At Cafe Hayek, Don Boudreaux highlights a new paper by Jonathan Rothwell challenging the findings of David Autor et al that trade with China is harming American workers. The abstract of the paper sounds interesting, but I want to focus on one point in particular (Emphasis mine):
At the community level, Autor, Dorn and Hanson (2013) find that local areas have experienced slower job and wage growth and higher unemployment because of import competition with China. Upon analyzing their data, I conclude that their results are biased by the weaker macroeconomic performance of 2000-2007 relative to the 1990s. When I analyze inter-local area economic changes — rather analyzing changes within and across areas — I fail to reject the null hypotheses that import competition has no effect on wage or employment growth, except within the manufacturing sector during the most recent period, or that it has no effect on many other outcomes, including labor force participation, intergenerational mobility, and mortality.
There’s an interesting lesson to be learned here, beyond just what Rothwell finds:
Findings can depend on how one slices the data. To wit, Autor et al find significant negative effects when the data is within or across areas and Rothwell finds significant positive effects when the data is inter-local area. We see the same in minimum wage (time series vs panel data, etc).
Any statistician can tell you that regression models can change depending on how you cut and categorize the data: different “n” can give different outcomes, different controls and dummies can give different signs, etc. We try for robustness, but it is still at the end of the day a model.
Of course, none of this is to disparage the work of Autor et al or Rothwell, or even econometrics in general (an important field, if used correctly). But we need to fully understand its limitations and our own assumptions, and be very careful before tossing out theory.

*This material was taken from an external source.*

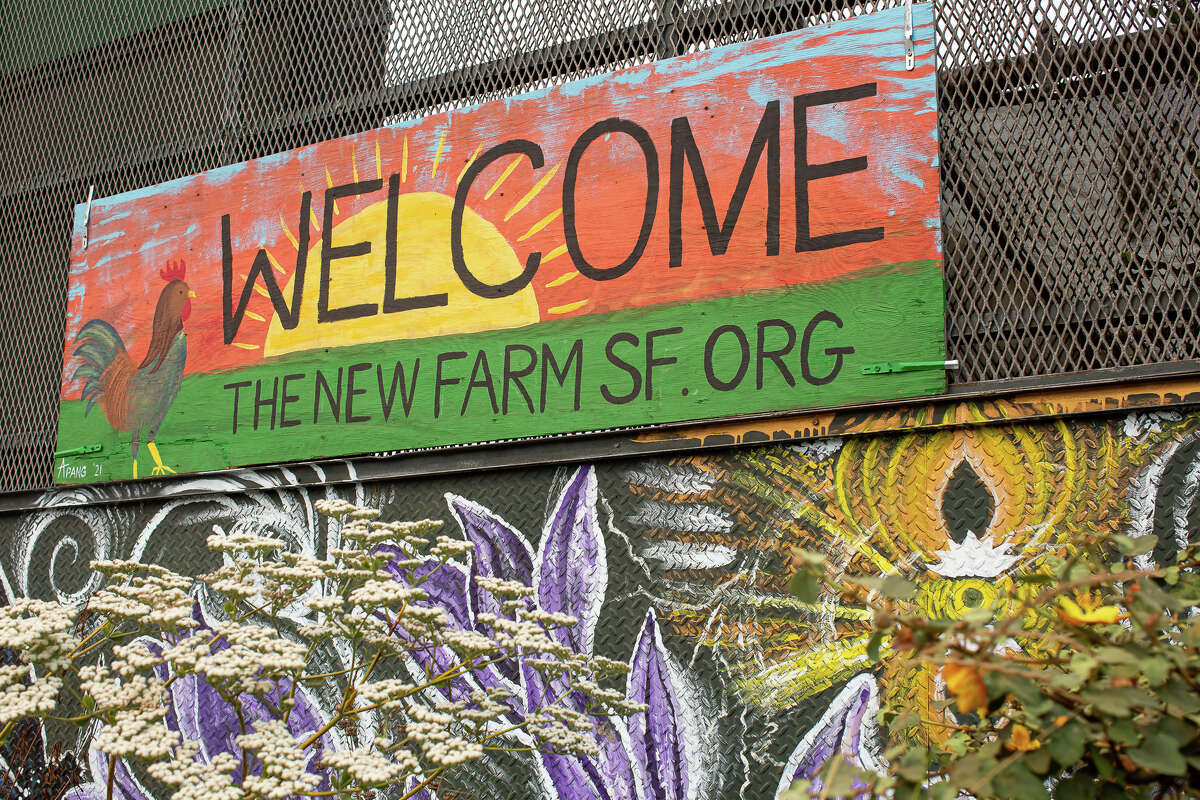 Sights from the New Farm at 10 Cargo Way in San Francisco.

Gordon Tullock, in his 1967 paper in the Western Economic Journal, demonstrates exactly this. Tullock begins with a conversation regarding welfare costs from monopolies and tariffs, citing recent research that finds these welfare losses are pretty minimal. In fact, they’re so small that Tullock finds:
Judging from conversations with graduate students, a number of younger economists are in fact drawing the conclusion that tariffs and monopolies are not of much importance. This view is now beginning to appear in the literature.
Does this mean our theory about trade and tariffs are wrong? Does this mean tariffs can be helpful, or at least not substantially harmful? Does this mean microeconomists spend too much time focusing on tariffs at the expense of other topics? Or is it a measurement issue and the theory is fine? Tullock explores this issue and finds it is a measurement issue, not a theoretical issue. In other words, our tools not theory were incomplete. Tullock explains in the article the need to factor in lobbying costs which do not show up in the standard welfare analysis but are nonetheless substantial (read the article for yourself to see his argument. It’s short, 9 pages, and not technical at all).
Had Tullock not looked beyond the initial challenge to trade theory, had he (and other economists) just thrown off the theory based upon the small welfare losses, the world would be a far worse place. As it is, his (and Jim Buchanan’s) explorations eventually lead to the field of Public Choice and provided us with a cleaner understanding on the theory of trade, tariffs, monopolies, politics, and the costs associated therefrom.
The story of Gordon Tullock in the 1960’s is why anyone should be weary of claims that theory of any kind is “mistaken” or “proven wrong” by this or that study. We see this all the time with minimum wage. The good economist (or scientist) will ask the question, as Tullock (and Mundell) did back in the 60’s: Is the theory invalid, or our tools? It may be the theory is (such as with the case of geo-centrism) or our measurement tools are lacking. In fact, we see this with regards to minimum wage: measurable job losses may be minimal, but there are many other margins firms adjust along, not all of whom are measured. It would be mistaken to toss out the theory.
Economics is still a young science. I suspect, as has already happened, some of our theories will be tossed out as we gain more insight and knowledge. But we musn’t be too hasty in doing so (especially when there is political pressure to do so), lest we sacrifice knowledge for convenience and insight for what my professor Thomas Startmann calls “naive analysis.”